A 78-year-old woman and a baby only six months old died this weekend as they tried to enter Chile through the inhospitable northern border with Bolivia, where there has been a migration and humanitarian crisis unparalleled in recent years for a year.
The 78-year-old Venezuelan woman died Saturday night while medical personnel treated her in a border area of the commune of Colchane, almost 2,000 kilometers north of the capital, after her relatives alerted that she was unwell.
The second victim is a six-month-old baby, of Bolivian nationality, who died in another area of Colchane after crossing the wild highlands with his family.
“The minor was taken by her mother to the post, where the doctor on duty confirmed the death of the infant, explaining that she had a medical history due to hydrocephalus,” explained Sunday the military authorities of the area.
Northern Chile has been mired in a severe migration crisis for a year, with the massive influx of people through clandestine crossings - the majority of them Venezuelan nationality - the collapse of small border towns, the holding of marches against migration and xenophobic attacks.
The inclement highlands continue to form the main route of irregular entry into Chile, which remains one of the most attractive countries to migrate within Latin America due to its political and economic stability, despite the pandemic and social crisis of 2019.
So far this year, at least five people have died, while in 2021 there were more than twenty deaths.
On February 17, former conservative president Sebastián Piñera decreed a State of Emergency in the provinces of Arica, Parinacota, Tamarugal and El Loa, which in practice implies militarization.

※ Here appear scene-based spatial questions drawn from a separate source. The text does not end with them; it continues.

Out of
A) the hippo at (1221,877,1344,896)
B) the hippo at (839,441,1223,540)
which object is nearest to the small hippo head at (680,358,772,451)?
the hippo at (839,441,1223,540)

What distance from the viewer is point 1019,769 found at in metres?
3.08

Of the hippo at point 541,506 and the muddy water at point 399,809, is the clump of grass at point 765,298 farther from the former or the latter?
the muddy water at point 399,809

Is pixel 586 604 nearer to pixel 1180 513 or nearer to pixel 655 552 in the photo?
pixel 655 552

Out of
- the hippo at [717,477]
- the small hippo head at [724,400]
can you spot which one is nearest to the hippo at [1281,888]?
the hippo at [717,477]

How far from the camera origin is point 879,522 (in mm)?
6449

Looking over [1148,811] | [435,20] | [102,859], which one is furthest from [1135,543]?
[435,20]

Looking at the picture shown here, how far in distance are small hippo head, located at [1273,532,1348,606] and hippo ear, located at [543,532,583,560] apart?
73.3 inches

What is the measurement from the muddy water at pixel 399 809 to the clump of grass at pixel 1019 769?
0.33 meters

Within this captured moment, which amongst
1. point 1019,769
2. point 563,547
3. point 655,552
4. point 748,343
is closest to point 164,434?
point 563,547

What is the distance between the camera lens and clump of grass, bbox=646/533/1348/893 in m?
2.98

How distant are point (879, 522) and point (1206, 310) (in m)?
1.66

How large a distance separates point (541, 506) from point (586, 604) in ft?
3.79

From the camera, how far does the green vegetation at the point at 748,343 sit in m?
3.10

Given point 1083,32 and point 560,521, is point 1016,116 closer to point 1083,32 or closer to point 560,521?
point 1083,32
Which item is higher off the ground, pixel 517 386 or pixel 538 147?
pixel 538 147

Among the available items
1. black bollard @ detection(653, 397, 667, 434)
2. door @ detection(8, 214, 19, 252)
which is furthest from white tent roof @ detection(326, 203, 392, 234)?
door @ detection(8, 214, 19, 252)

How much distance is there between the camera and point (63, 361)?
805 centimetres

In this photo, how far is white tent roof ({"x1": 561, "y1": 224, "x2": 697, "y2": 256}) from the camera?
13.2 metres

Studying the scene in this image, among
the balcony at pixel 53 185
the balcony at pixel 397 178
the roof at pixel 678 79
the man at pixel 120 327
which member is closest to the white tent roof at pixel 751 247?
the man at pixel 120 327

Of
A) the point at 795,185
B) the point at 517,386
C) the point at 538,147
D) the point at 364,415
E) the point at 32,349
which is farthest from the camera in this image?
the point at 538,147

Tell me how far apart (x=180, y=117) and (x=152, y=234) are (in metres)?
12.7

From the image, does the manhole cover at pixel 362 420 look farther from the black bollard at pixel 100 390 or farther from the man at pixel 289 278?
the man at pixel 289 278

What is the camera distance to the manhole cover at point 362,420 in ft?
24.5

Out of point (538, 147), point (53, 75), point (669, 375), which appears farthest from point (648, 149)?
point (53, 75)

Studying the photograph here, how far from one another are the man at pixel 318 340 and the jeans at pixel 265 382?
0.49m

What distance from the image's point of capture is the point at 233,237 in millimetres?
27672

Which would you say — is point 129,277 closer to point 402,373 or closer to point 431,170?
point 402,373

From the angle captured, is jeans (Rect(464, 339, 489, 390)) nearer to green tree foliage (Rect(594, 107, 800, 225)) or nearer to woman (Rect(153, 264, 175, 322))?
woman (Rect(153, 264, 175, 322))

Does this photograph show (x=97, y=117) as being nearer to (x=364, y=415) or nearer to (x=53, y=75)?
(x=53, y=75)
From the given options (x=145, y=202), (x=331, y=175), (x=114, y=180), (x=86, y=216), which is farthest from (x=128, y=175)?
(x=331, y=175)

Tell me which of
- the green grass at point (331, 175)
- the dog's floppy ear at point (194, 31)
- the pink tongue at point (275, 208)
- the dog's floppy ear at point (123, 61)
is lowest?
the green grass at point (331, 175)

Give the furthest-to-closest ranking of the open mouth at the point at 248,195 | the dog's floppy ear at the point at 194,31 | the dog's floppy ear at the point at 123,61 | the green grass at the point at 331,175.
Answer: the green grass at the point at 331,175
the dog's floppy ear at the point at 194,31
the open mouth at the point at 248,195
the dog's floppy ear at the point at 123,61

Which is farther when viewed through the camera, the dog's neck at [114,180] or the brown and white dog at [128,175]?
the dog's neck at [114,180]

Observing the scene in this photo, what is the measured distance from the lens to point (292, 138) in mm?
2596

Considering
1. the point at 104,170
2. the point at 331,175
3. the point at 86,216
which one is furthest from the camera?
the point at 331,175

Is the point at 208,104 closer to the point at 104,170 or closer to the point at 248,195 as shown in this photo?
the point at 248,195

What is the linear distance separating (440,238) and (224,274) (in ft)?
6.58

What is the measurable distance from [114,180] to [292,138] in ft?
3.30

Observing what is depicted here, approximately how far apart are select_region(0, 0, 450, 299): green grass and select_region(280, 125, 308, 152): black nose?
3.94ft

The measure was extended by the current president, Gabriel Boric, and will apply until April 15.
Last December, the UN Refugee Agency (UNHCR) warned that nearly 500 Venezuelan refugees and migrants, including children, cross irregular border crossings between Bolivia and Chile daily and arrive in the country “after several days without eating, with dehydration, hypothermia and altitude sickness.”
So far this year, at least three people have died trying to cross the border and more than a score since the mass flow began in February 2021.
In Chile, there are 1.4 million migrants, equivalent to more than 7% of the population, and Venezuelans are the most numerous, followed by Peruvians, Haitians and Colombians.